Socrates MacSporran

Socrates MacSporran
No I am not Chick Young, but I can remember when Scottish football was good

Tuesday, 3 January 2017

Rise Now And Be A Major Football Nation Again

HE MAY, or, he may not have said it, but, old Abe Lincoln gets the blame for the quote:

“You can fool all of the people some of the time, you can fool some of the people all of the time, but, you cannot fool all of the people, all of the time”.

Now, somewhere during their education, the hacks of the Scottish Football Writers Association must have come across that quote – trouble is, to my mind, many of them keep trying to disprove the third part – the bit about fooling all of the people all of the time. Or, maybe, they are reading at as: “Ra Peepul”.

Take, as a good starting point – this wide-spread belief that Scotland is actually good at football. I accept, this was true once upon a time, but, and I turn 70 next month, it has never been true in my lifetime, as the following diagram will demonstrate.

Scotland played in the first International Football Match, at Hamilton Crescent, in the West End of Glasgow, on 30 November, 1872. The opposition came from England, and the game finished 0-0.
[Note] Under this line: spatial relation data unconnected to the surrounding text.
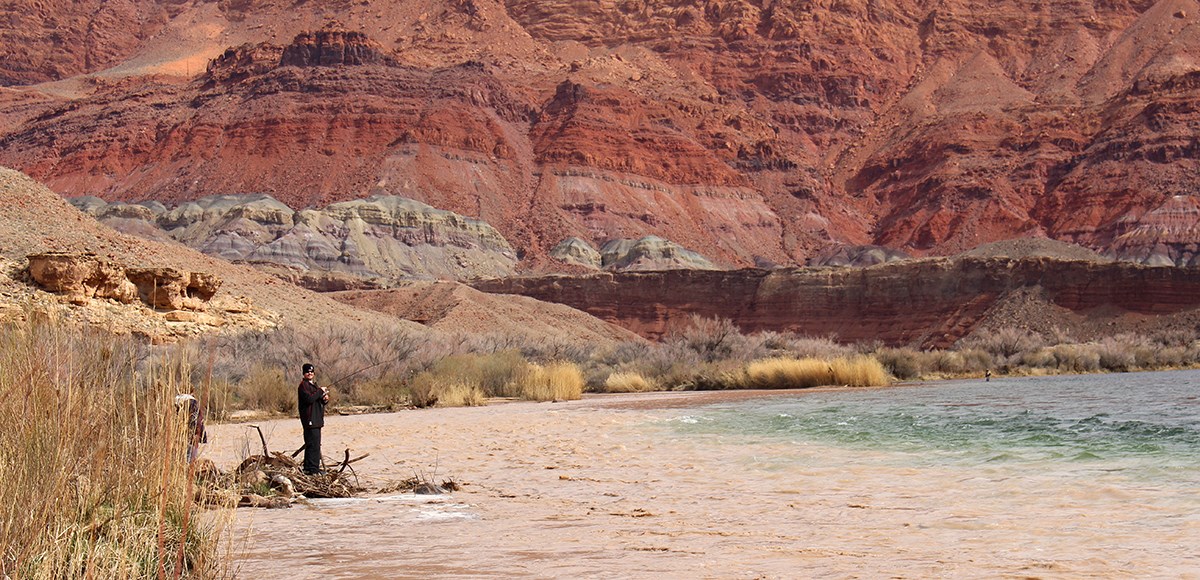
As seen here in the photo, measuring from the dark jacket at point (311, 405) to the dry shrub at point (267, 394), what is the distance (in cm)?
1027

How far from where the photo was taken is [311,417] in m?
10.5

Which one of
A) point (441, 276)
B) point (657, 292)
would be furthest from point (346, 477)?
point (441, 276)

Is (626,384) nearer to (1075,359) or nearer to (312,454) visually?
(1075,359)

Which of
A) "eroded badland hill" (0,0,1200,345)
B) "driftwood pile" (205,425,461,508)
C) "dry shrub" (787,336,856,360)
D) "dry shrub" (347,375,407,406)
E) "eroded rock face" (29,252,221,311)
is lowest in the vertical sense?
"driftwood pile" (205,425,461,508)

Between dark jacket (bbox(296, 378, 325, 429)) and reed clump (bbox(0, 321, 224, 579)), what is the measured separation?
449 cm

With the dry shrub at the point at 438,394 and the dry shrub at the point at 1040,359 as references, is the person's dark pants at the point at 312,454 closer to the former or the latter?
the dry shrub at the point at 438,394

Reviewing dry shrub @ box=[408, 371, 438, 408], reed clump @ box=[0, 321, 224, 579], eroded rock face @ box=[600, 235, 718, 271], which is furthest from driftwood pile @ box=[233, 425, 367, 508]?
eroded rock face @ box=[600, 235, 718, 271]

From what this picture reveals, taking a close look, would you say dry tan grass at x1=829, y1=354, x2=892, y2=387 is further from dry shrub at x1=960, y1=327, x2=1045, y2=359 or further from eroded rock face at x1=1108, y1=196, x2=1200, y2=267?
eroded rock face at x1=1108, y1=196, x2=1200, y2=267

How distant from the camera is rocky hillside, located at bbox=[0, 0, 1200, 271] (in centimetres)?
10138

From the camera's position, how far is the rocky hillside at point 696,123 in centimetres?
10138

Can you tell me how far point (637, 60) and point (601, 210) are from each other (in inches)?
1580

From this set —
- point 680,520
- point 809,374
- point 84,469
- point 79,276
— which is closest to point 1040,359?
point 809,374

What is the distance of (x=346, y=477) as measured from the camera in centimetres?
1077

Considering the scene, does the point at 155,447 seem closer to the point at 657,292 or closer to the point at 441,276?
the point at 657,292
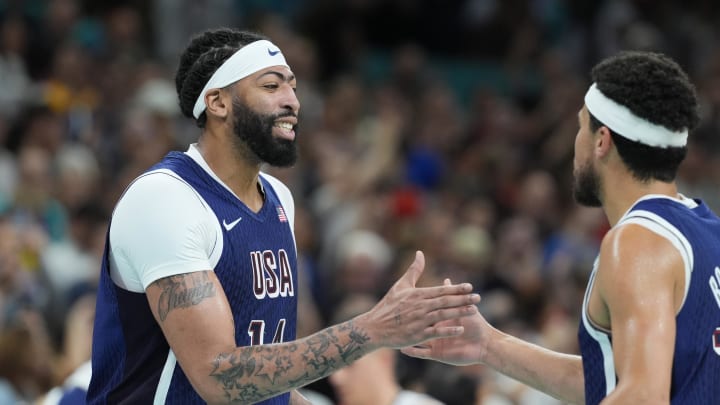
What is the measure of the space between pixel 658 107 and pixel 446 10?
1459 cm

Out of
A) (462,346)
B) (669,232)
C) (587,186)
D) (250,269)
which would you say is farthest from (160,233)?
(669,232)

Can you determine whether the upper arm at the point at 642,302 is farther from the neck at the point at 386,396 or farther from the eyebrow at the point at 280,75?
the neck at the point at 386,396

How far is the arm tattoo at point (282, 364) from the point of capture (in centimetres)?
512

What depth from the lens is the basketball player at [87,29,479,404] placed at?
16.8ft

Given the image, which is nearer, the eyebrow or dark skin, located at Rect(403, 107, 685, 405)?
dark skin, located at Rect(403, 107, 685, 405)

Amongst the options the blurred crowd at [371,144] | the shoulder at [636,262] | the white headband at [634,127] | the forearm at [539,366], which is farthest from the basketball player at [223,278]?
the blurred crowd at [371,144]

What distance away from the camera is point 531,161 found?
1630 centimetres

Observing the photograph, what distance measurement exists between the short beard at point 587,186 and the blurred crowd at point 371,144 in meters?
3.79

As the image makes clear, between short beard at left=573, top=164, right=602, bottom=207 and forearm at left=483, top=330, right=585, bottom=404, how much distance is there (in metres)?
0.88

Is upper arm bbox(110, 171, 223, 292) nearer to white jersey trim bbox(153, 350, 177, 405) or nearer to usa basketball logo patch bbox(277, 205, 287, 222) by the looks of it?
white jersey trim bbox(153, 350, 177, 405)

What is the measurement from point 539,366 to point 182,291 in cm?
178

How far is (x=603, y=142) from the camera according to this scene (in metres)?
5.18

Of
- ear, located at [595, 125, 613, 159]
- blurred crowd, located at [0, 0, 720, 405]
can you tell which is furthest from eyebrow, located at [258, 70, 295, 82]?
blurred crowd, located at [0, 0, 720, 405]

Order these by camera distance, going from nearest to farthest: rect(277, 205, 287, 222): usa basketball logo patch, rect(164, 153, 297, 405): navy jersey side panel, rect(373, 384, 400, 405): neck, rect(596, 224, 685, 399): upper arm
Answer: rect(596, 224, 685, 399): upper arm
rect(164, 153, 297, 405): navy jersey side panel
rect(277, 205, 287, 222): usa basketball logo patch
rect(373, 384, 400, 405): neck
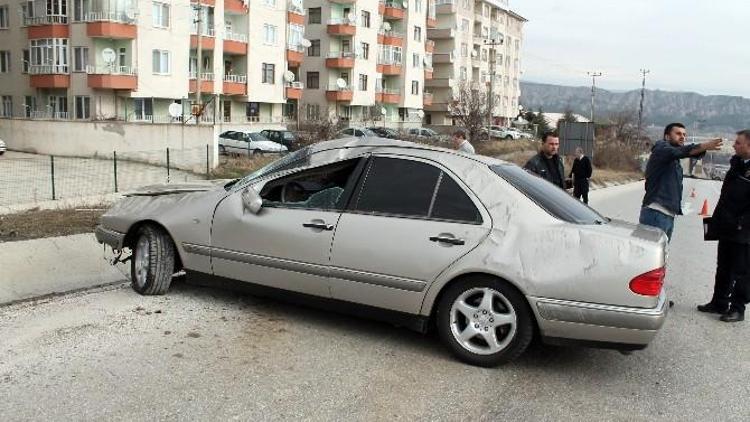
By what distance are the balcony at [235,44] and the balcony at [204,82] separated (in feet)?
8.38

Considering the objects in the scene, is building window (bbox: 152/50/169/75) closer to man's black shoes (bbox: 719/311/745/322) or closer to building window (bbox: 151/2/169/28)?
building window (bbox: 151/2/169/28)

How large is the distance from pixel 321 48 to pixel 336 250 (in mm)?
56330

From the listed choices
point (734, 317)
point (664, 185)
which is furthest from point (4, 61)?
point (734, 317)

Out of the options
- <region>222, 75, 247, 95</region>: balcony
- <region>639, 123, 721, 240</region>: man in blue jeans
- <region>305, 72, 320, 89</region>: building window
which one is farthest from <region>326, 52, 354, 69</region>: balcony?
<region>639, 123, 721, 240</region>: man in blue jeans

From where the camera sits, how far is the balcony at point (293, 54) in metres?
51.0

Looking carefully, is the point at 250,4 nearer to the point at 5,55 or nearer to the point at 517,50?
the point at 5,55

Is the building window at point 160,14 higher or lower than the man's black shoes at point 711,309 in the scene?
higher

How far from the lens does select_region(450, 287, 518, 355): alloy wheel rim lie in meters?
4.51

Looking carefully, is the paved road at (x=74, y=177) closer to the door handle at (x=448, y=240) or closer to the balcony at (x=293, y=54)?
the door handle at (x=448, y=240)

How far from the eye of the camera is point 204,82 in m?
43.7

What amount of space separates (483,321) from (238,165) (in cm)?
2180

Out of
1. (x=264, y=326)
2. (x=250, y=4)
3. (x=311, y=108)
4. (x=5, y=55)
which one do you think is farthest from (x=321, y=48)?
(x=264, y=326)

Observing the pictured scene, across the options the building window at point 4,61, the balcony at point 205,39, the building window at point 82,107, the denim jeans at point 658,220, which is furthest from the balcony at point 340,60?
the denim jeans at point 658,220

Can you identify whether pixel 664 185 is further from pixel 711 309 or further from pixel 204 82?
pixel 204 82
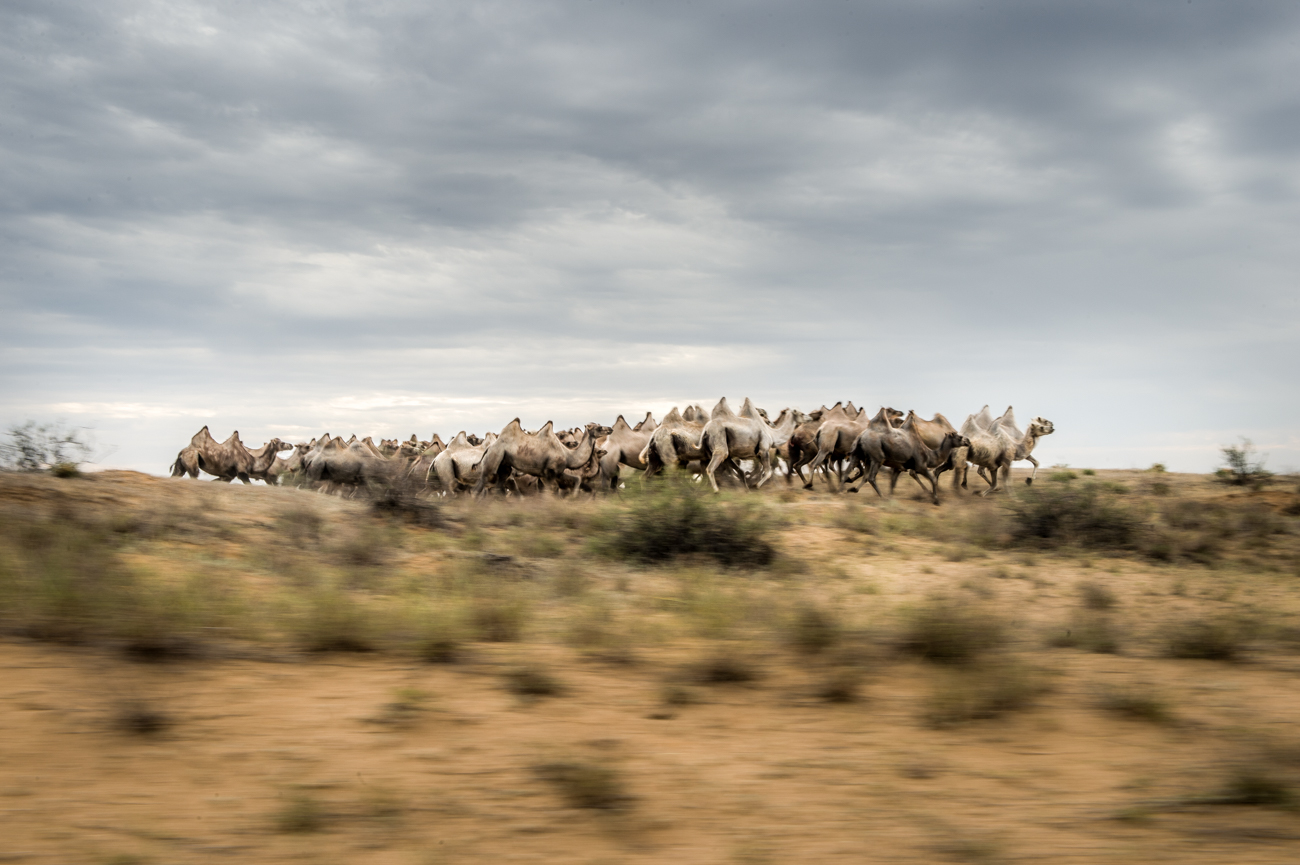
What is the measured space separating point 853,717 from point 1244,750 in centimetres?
175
So, we are now in the 15th decade of Scottish international football, here are our results, broken down, over those 15 decades:

Decade         p.         w.         d.         l.         for         agnst         %won         %pts won       

1870s          12           8          2           2         41            15           66.67           72.22

1880s          26         22          3           1        110           32           84.62           88.46

1890s          30         19          5           6        100           48           63.33           68.89

1900s          30         15          7           8          70           31           50.00           57.78

1910s          15          7           6          2          20           10            46.67           60.00

1920s          33         23          5          5          79           30            69.70            74.75

1930s          42         22          8         12         85           61            52.38            58.73

1940s          17          7           3          7         29           24            41.18             47.06

1950s          67         32         16        19        131         102           47.76             55.72

1960s          63         29         13        21        140         110           46.03             52.91

1970s          88         37         19        32        107          98           42.05             49.24

1980s          88         35         25        28        102          82           39.77             49.24

1990s          90         37         23        30        108          87           41.11             49.63

2000s          85         33         20        32          96        101           38.82             46.67

2010s          58         25         10        23         75          74            43.10             48.85


These figures only go up to the end of last season (2015/2016) and I have, for easy reference, awarded three points for a win, one for a draw, from the start. However, as can be seen, apart from a couple of minor hiccups, the graph has been going steadily downwards since that high-water mark of the 1880s, when Scotland really was the best team in the world.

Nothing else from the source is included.